“Now that we are speaking, let us never shut up about this kind of thing. I speak up to make certain that this is not the kind of misconduct that deserves a second chance. I speak up to contribute to the end of the conspiracy of silence.”
This is from the very end of actress Lupita Nyong’o’s op-ed on her one-on-one encounters with producer Harvey Weinstein in The New York Times published back in 2017. I reread it now and then to better understand her story, as it likely shaped her as a woman and actress. Maybe it’s because I feel that I owe her and all the women at least that much. No matter how many times I try to read it I find myself wondering: Where did we fail her? How do we continue to fail every single female warrior who has come forward with their truth? I struggle to read through all the #MeToo stories because I already know the sequence of events that follows extremely vulnerable, courageous acts like Nyong’o’s: The story gains plenty of traction, elicits a strong response (typically more so from women) but then is forgotten over time. Where is the justice in this? It is unimaginably difficult to offer the world your personal story and to speak up about a deeply personal experience.
More specifically, the female voices stepping forward from the film industry to share their harrowing experiences with Weinstein deserve justice. There’s a power difference between these actresses and Weinstein here that cannot go unnoticed. It’s an unfortunate thematic element of most sexual assault narratives. So let’s call it exactly like it is: Harvey Weinstein is a white, heterosexual established male in a challenging industry who preys on young, early-professional women. It brings to light the disadvantaged position women — and women of color in particular — are placed in from the moment they choose to enter a career in Hollywood.
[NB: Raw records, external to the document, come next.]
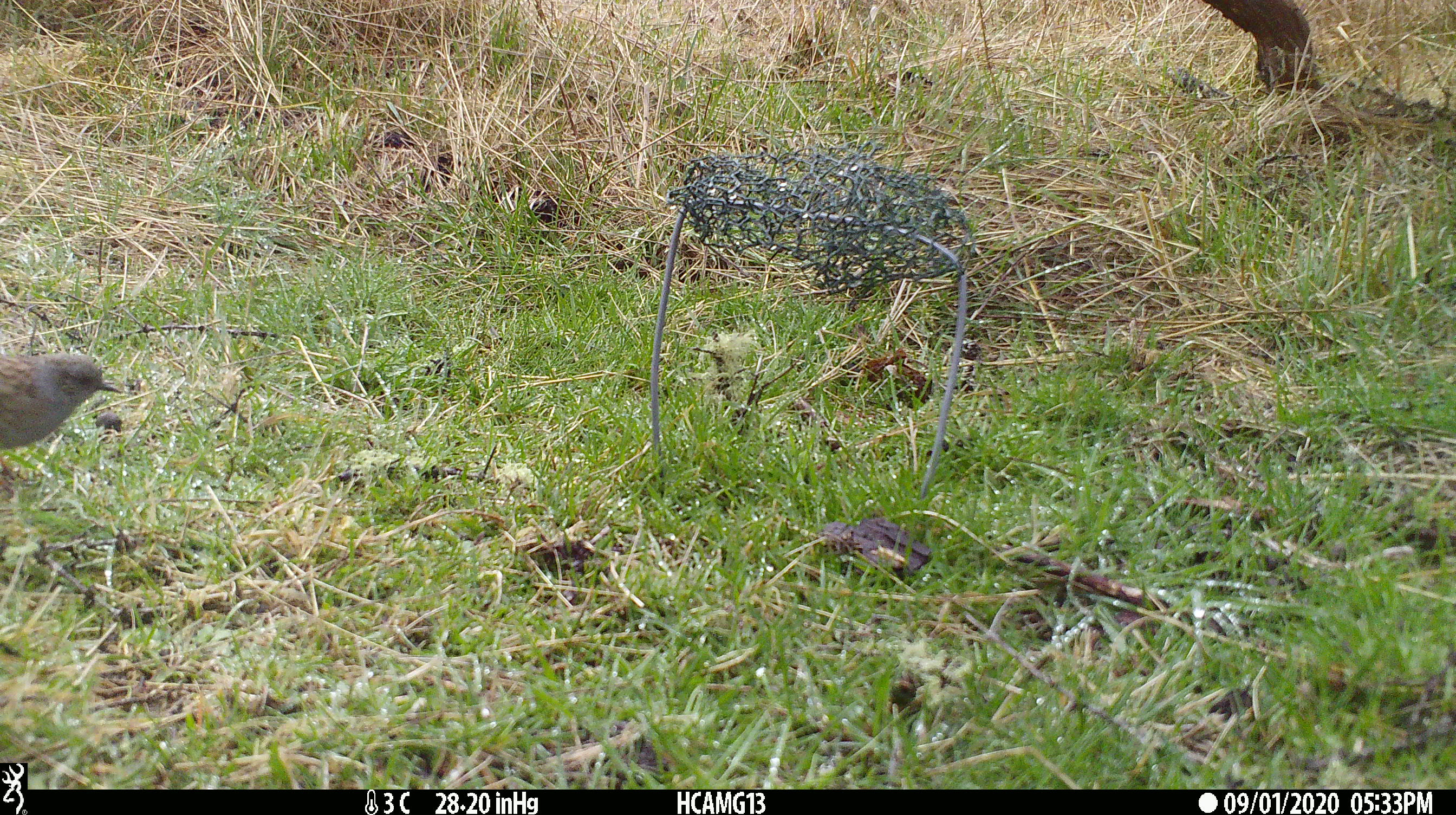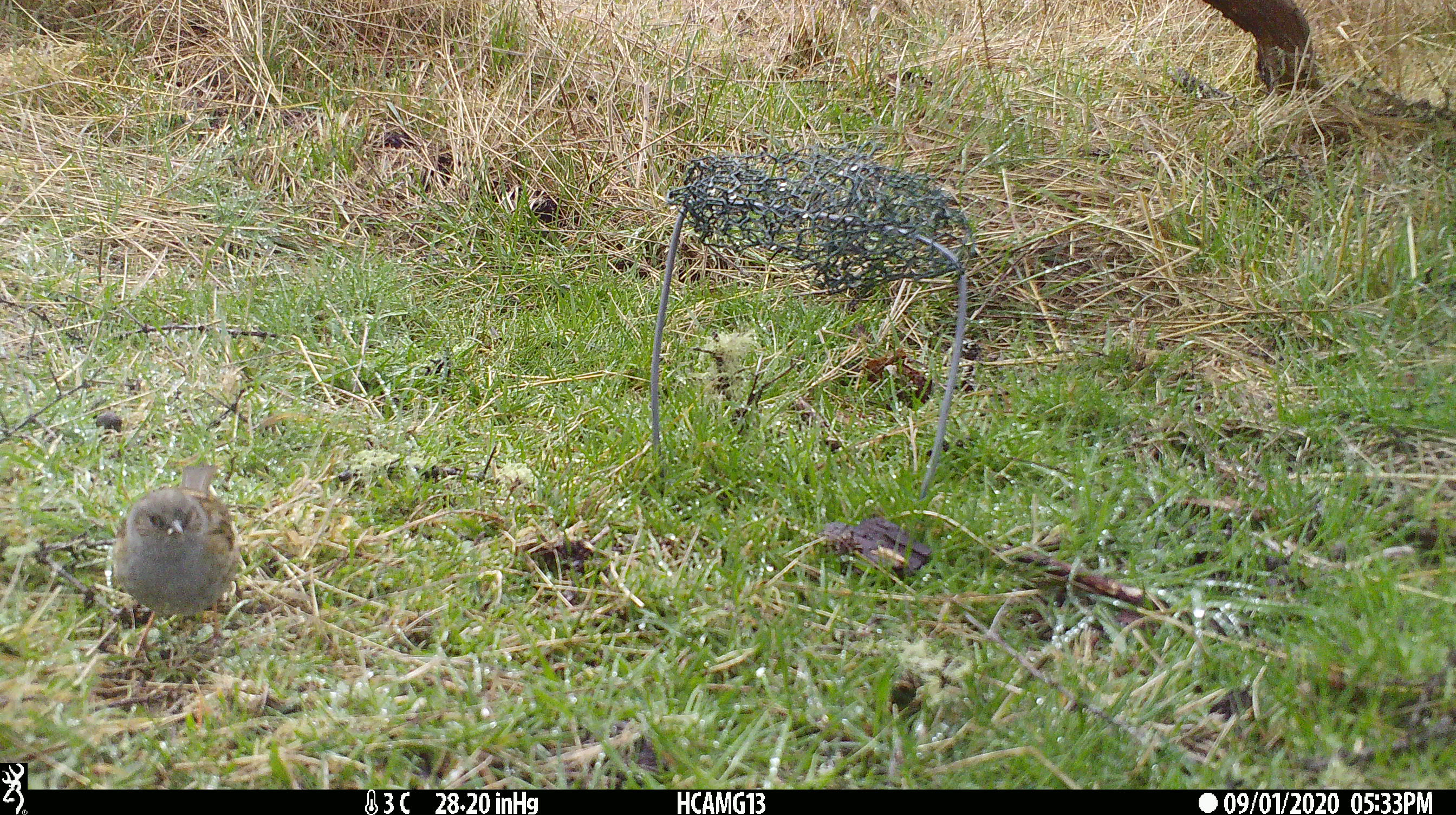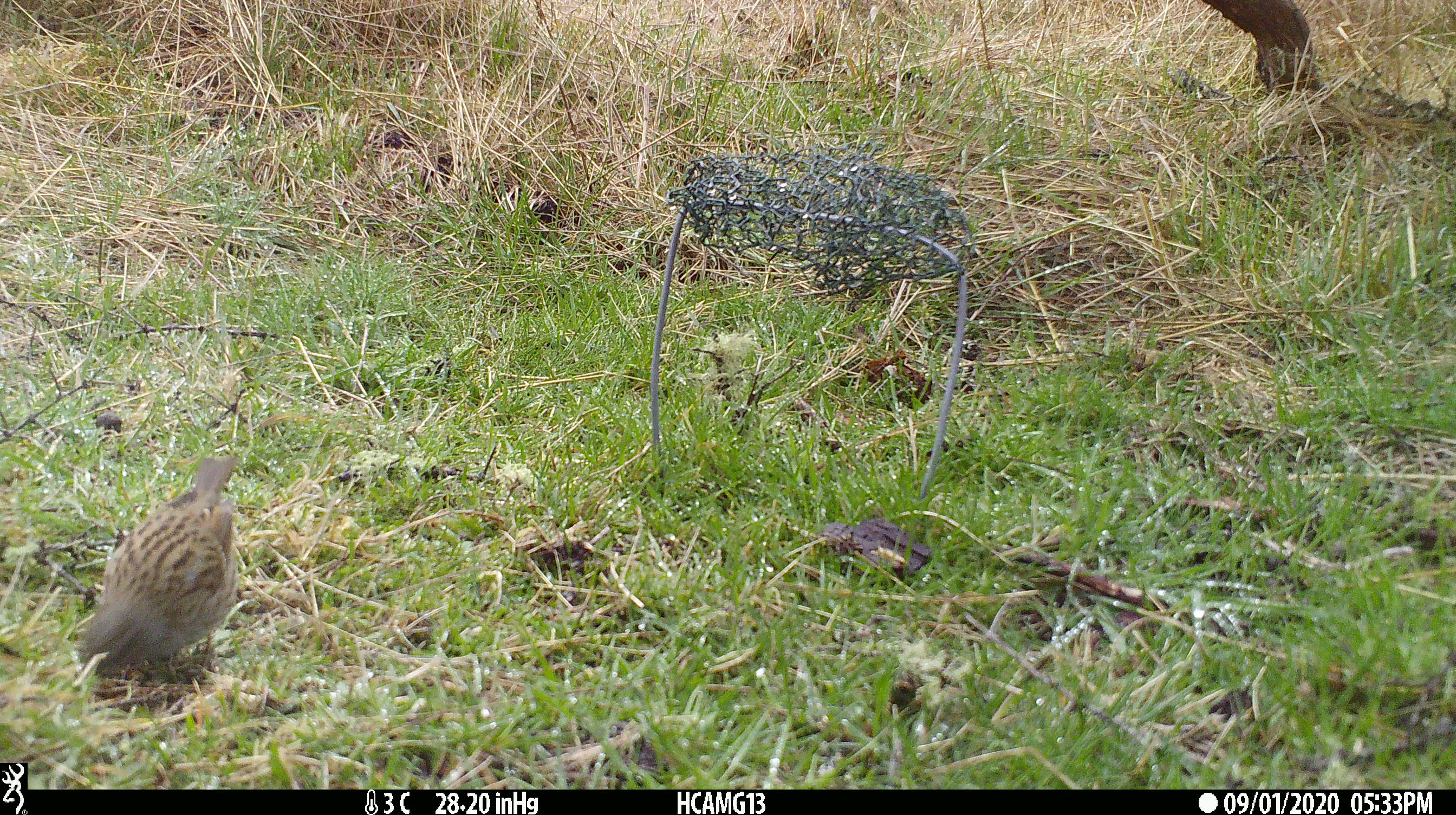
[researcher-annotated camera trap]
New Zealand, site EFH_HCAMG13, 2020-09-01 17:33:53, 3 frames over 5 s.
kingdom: Animalia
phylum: Chordata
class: Aves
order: Passeriformes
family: Prunellidae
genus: Prunella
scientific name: Prunella modularis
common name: dunnock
Every story I read, I am taken aback by the confidence Weinstein presumably held: the very same confidence that drove his ability to mentally manipulate budding stars and to toy with their passions and life paths. Based on the social identities he holds, it is not a coincidence that he also holds dominance in the industry and therefore he is cushioned by his success. The power dynamics are important here because what he did is worse than simply disrespecting women; he disrespected their hard work. It’s the same reason why Weinstein is able to plead not guilty despite the damning evidence and the same reason why he’s comfortable making a public appearance though he is soon to be on trial and faces rape allegations.
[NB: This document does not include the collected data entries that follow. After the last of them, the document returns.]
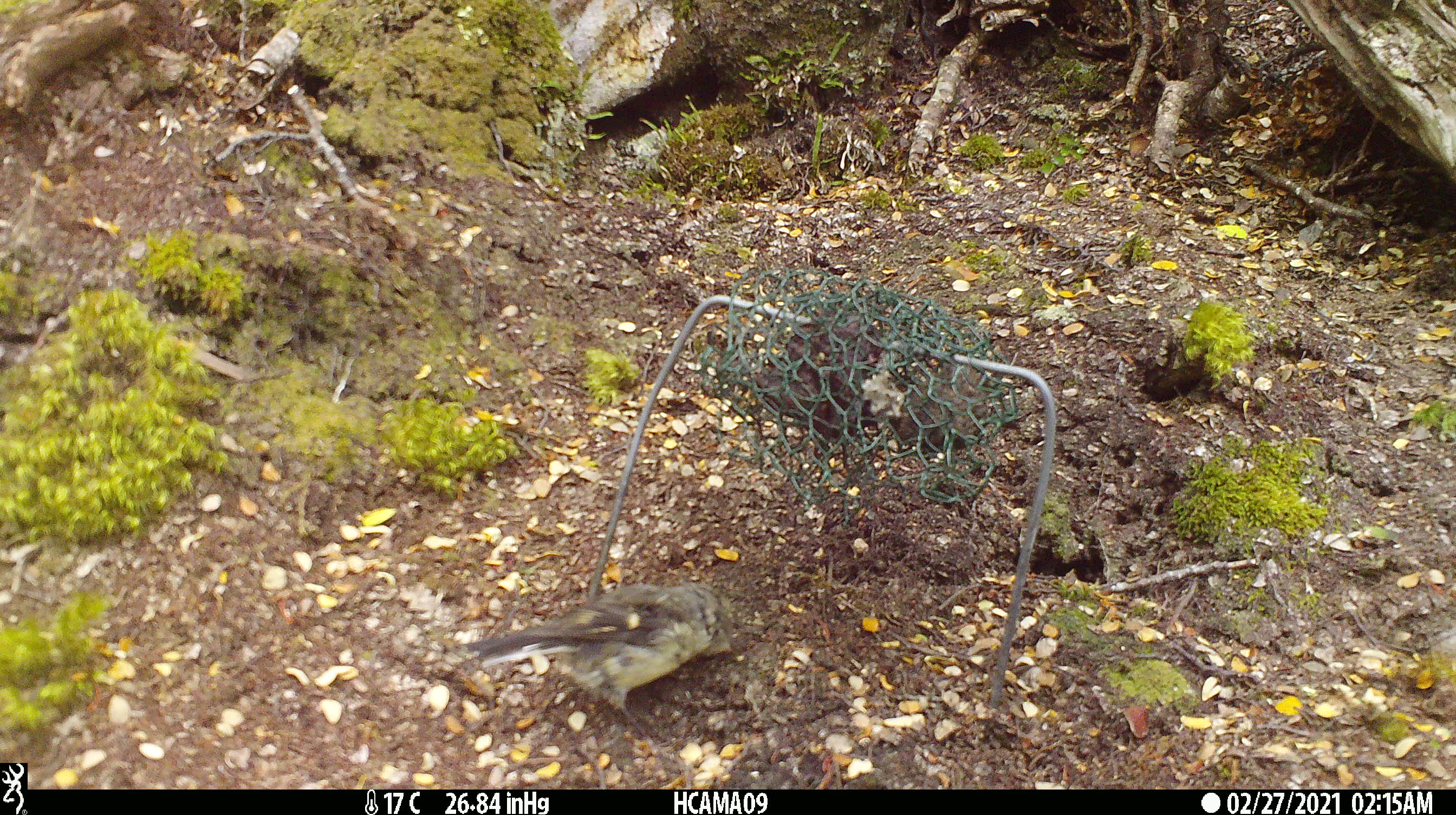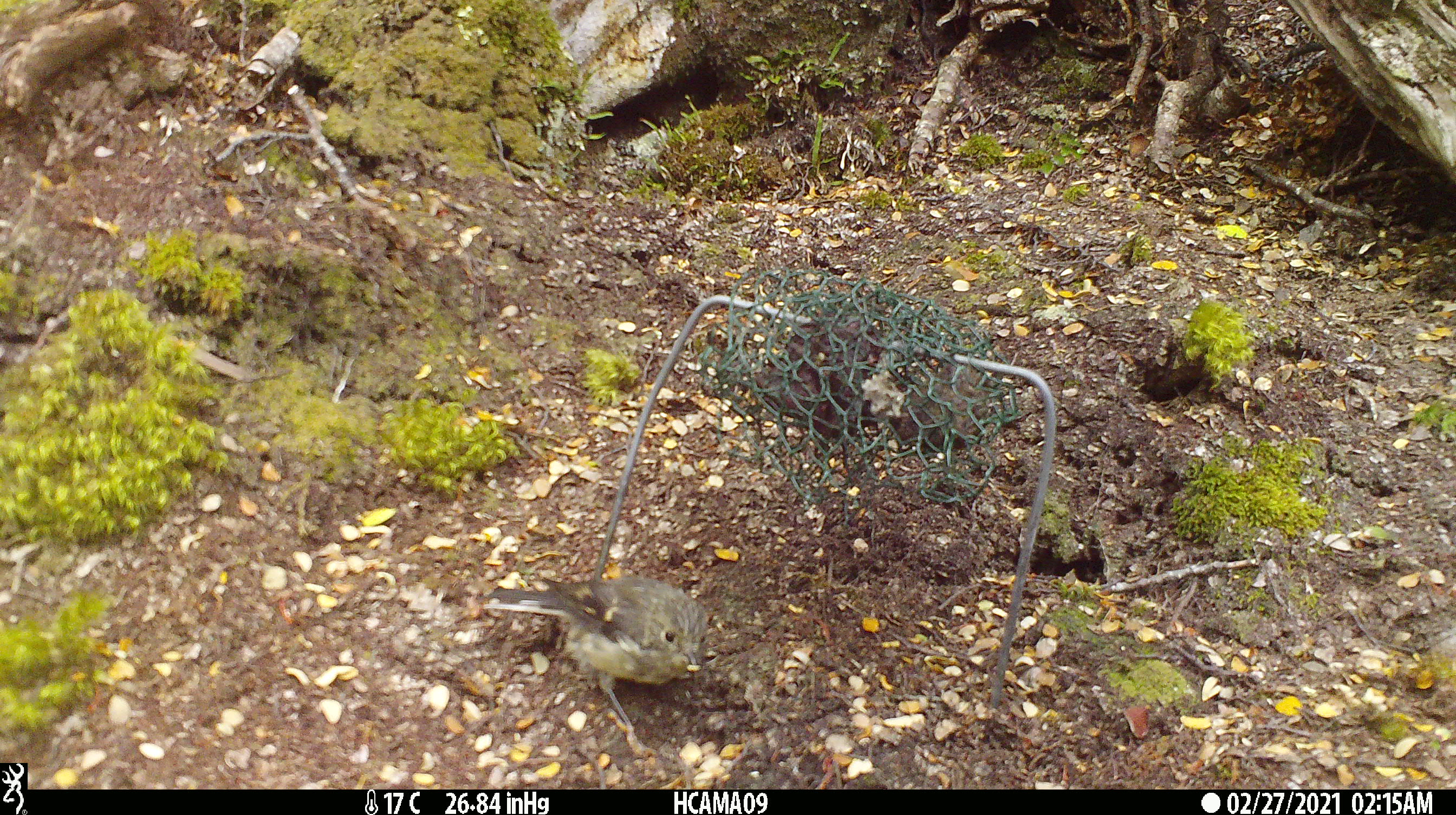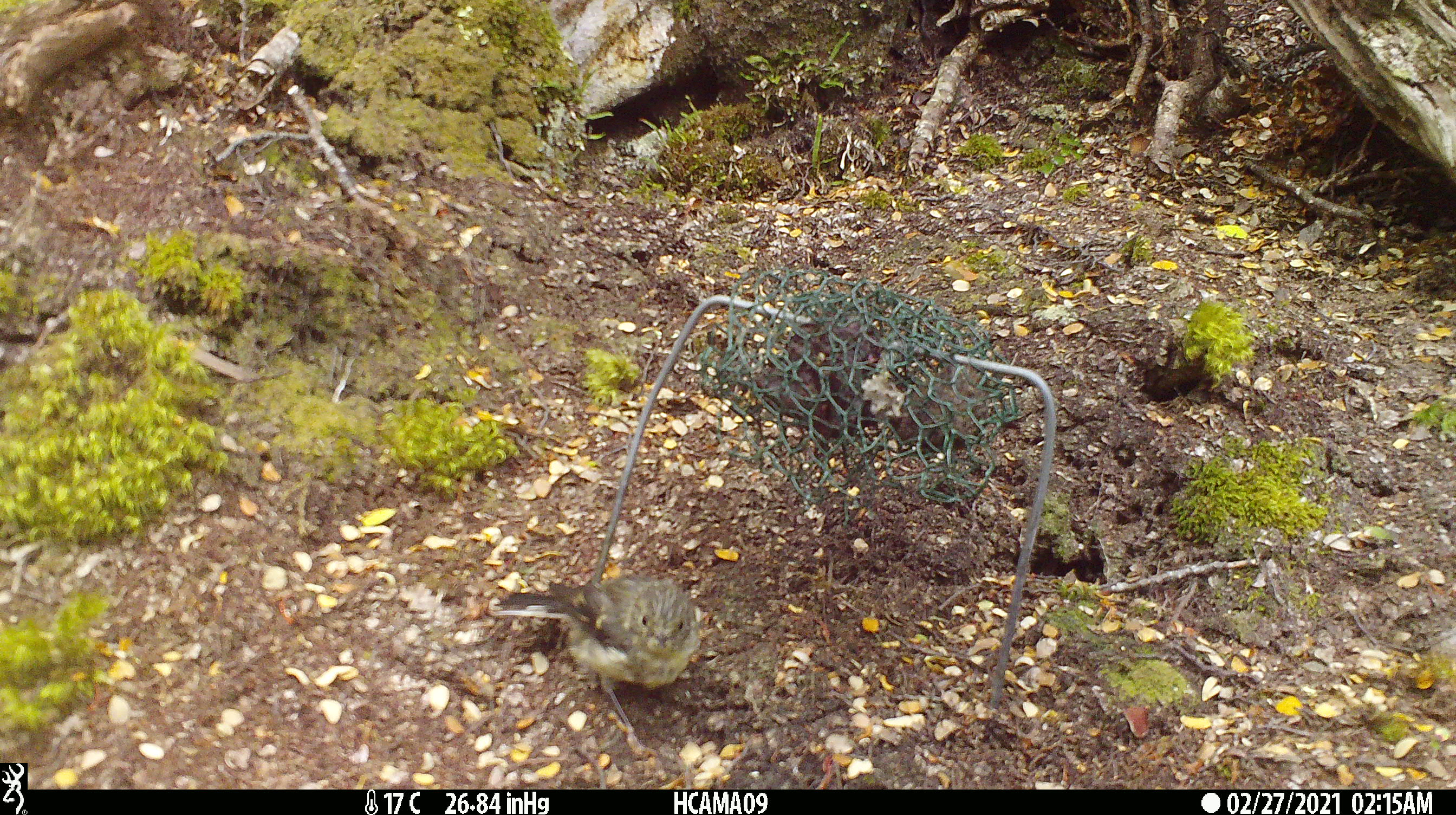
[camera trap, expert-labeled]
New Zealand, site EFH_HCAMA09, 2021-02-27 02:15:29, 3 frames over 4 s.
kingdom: Animalia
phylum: Chordata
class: Aves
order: Passeriformes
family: Petroicidae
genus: Petroica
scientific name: Petroica macrocephala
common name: tomtit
Tomtit (Petroica macrocephala).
Just the other week, at Rutgers University, a minor was arrested for sneaking into the Livingston dormitory on campus and sexually assaulting a college student. What scares me is that, as I read this, I didn’t feel phased by the story. It wasn’t until I read a follow-up on the case a few days later that I reflected and began to feel disturbed by the young age of the assailant and the fact that this took place in what’s supposed to be a safe, on-campus location with card swipes and security. Stories like this are happening all the time, all over the world, and while there is media coverage of higher-profile situations, it doesn’t seem there are any steps taken to prevent this from happening again and again. This is the crux of the situation. When, and how do we start making strides to fix it?
I particularly struggle to read the Weinstein-related sexual harassment stories because I always wonder how Weinstein changed the feelings of his victims toward their hard-earned work. I learn about the strong women behind the words and I want to help them in the only way that I can: I want their stories to be heard and I want it to be their narrative. Sharing stories is an incredible and powerful practice and I am proud that there are mediums and safe spaces for these stories to be shared, increasingly so in contrast to the rest of the world. Yet, there needs to be a purpose to sharing these stories. There needs to be some reciprocation from the social justice end.
We cannot afford to let Weinstein slip through the cracks. We cannot let Weinstein re-enter the public sphere. We cannot continuously fail the victims of sexual assault. We cannot continue to only listen to these voices and then not confront reality. The justice system is absolutely failing our victims, but so are we. We must actively support and advocate for the victims, as victims shouldn’t be the only advocates. So until Weinstein goes to trial on Jan. 6, 2020, don’t just sit back and watch what happens. Educate yourself on the allegations, read the victim cases and actively support the survivors who bravely share a piece of themselves with us.